Scene question records:
☆ ☆ ☆

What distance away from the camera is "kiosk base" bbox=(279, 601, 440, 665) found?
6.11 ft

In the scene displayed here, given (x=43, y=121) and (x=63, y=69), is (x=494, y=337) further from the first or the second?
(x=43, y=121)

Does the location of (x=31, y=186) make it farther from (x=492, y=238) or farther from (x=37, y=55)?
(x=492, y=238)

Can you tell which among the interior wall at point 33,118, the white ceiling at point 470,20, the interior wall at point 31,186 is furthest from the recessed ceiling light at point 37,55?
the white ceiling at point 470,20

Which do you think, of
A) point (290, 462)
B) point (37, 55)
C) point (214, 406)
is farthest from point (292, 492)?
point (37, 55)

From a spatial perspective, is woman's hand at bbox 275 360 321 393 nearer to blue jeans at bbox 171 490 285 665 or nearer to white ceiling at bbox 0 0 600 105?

☆ ☆ ☆

> **YOUR TASK**: Copy the records verbatim, starting at the line that contains "Can you tell" and continuing through the last line of the records.

> **RESULT OF THE EXERCISE**:
Can you tell which among the interior wall at point 33,118, the white ceiling at point 470,20, the interior wall at point 31,186 is furthest from the recessed ceiling light at point 37,55?
the white ceiling at point 470,20

Which do you think, of
A) point (290, 462)
B) point (37, 55)
C) point (214, 406)
is farthest from point (292, 492)?
point (37, 55)

From a spatial perspective, is woman's hand at bbox 275 360 321 393 nearer to blue jeans at bbox 171 490 285 665 or nearer to white ceiling at bbox 0 0 600 105?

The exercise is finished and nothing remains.